Closed suntao2012 closed 6 years ago
Regarding fp16/fp32 performance, the single- and dual-block implementations are limited by the time to stream weights into the Streaming Multiprocessor -- fp16 weights are half the size of fp32 weights. The persistent variant, on the other hand, loads all weights into the Streaming Multiprocessor registers so the weight bandwidth is not in the performance-critical path. This is discussed more fully on the blog post at https://devblogs.nvidia.com/nv-wavenet-gpu-speech-synthesis/.
Regarding P100 vs V100: Since this is just batch=1, performance is mostly a function of core clock. Since your P100 clock is higher than V100, it is expected that it will perform better on a model which fits into both GPUs. Since V100 is larger, it can support larger models in the persistent mode. V100 will also provide higher throughput (batch size) than P100 in the single- and dual-cta modes, as it can run more blocks in parallel.

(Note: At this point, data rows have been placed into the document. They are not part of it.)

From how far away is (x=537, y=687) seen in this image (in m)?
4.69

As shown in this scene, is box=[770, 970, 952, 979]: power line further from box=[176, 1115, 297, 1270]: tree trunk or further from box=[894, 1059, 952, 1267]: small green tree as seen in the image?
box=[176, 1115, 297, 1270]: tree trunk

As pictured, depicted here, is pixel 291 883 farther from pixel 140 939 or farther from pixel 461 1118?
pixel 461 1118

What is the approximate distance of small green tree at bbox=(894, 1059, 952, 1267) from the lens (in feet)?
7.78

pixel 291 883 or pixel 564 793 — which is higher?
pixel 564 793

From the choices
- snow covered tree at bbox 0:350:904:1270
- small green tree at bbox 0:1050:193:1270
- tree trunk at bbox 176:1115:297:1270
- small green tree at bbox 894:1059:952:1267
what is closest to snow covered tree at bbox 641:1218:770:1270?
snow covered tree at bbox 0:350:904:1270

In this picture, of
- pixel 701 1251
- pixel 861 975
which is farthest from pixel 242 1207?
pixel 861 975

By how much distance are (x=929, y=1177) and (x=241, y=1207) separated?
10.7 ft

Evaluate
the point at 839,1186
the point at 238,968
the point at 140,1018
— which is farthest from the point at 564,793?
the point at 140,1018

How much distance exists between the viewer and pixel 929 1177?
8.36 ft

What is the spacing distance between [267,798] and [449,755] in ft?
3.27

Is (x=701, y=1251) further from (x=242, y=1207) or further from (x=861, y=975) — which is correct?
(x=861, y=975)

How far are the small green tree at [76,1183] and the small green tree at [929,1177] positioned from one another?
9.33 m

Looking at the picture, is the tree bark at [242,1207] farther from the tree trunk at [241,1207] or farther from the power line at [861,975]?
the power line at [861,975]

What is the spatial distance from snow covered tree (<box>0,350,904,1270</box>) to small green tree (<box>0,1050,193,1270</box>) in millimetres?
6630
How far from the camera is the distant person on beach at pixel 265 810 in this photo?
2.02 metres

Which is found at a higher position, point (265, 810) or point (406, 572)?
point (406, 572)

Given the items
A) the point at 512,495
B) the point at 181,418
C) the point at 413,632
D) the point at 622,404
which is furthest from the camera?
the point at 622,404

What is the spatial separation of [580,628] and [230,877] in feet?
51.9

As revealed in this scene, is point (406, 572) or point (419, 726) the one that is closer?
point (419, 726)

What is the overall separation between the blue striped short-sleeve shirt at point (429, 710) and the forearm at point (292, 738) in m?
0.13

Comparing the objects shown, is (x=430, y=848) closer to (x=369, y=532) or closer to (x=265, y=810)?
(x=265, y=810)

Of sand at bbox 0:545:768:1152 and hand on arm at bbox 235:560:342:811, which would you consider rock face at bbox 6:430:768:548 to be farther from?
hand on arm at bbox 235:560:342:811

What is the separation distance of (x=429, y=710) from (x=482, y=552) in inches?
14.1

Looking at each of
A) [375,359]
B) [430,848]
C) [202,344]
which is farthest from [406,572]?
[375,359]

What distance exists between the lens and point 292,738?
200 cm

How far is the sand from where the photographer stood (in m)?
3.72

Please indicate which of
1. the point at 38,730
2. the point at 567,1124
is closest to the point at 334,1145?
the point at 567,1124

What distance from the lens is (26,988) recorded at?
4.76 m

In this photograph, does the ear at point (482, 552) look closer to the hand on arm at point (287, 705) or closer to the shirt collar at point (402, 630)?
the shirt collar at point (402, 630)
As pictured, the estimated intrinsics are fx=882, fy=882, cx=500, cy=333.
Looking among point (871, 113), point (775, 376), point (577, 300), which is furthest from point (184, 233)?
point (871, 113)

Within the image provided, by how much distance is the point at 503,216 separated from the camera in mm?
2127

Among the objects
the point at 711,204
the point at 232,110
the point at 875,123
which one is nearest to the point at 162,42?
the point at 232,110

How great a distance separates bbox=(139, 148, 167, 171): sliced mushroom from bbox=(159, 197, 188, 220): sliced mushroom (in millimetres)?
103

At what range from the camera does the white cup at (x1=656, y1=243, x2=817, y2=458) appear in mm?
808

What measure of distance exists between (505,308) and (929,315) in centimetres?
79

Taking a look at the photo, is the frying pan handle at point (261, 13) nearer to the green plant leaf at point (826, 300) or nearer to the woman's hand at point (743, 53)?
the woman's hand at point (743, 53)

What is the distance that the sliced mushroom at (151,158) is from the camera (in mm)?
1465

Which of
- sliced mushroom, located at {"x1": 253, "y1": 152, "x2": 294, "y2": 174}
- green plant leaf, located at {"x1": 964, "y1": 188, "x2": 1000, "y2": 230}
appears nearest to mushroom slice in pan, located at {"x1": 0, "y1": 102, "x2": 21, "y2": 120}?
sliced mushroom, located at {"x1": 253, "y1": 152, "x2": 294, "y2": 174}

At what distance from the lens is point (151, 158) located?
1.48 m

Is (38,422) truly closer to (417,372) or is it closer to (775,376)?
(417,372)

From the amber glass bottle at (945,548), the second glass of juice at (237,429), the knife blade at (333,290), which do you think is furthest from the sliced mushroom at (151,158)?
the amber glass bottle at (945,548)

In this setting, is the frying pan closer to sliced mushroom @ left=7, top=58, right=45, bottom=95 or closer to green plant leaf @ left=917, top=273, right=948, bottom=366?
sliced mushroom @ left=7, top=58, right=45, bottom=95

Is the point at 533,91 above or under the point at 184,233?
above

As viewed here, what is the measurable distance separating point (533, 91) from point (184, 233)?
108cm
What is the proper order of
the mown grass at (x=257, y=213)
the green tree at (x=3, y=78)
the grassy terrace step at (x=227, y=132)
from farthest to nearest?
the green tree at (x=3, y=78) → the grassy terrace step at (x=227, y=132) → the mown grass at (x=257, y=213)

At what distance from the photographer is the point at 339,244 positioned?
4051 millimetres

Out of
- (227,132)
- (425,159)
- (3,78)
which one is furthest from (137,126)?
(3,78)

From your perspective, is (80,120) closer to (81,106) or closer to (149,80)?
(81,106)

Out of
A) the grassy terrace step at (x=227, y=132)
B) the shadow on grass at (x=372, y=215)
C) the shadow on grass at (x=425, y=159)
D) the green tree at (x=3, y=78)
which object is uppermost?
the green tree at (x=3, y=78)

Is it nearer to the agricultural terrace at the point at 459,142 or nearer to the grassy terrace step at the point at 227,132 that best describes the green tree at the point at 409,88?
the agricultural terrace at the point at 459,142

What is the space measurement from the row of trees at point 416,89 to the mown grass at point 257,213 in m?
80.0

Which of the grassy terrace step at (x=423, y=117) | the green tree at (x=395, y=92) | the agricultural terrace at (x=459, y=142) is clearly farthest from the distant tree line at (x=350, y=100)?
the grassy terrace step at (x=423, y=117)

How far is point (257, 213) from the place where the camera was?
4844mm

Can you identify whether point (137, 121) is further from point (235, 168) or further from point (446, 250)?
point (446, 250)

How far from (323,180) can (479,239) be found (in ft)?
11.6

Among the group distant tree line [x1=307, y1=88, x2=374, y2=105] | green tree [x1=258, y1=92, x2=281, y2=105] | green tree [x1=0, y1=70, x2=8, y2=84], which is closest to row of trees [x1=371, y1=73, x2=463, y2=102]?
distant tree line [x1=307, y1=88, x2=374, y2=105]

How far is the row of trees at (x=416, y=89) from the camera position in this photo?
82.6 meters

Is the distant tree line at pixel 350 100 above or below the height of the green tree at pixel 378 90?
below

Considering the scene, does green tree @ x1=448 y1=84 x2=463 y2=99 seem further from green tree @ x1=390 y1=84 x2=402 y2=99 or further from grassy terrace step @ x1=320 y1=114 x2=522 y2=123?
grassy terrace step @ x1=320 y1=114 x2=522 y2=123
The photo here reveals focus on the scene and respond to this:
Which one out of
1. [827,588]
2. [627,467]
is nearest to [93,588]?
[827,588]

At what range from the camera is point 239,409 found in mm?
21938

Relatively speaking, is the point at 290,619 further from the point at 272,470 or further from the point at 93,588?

I have built for pascal/volta with sm_60/sm_70, and it runs well on P100 & V100. but when I set all parameters the same but with different precisions fp16/fp32, but got the similar performance when the mode is PERSISTENT, both on P100 and V100, but it is totally different when set to other mode(SINGLE, DUAL). so, first question is, why does this happened?
second question is, the V100 has enable Tensor Core, Did this souce code use tensor core?
and last question is, the V100 is up to date, so it is supposed to be better, however, the actually performance is close even a little less than P100, so why?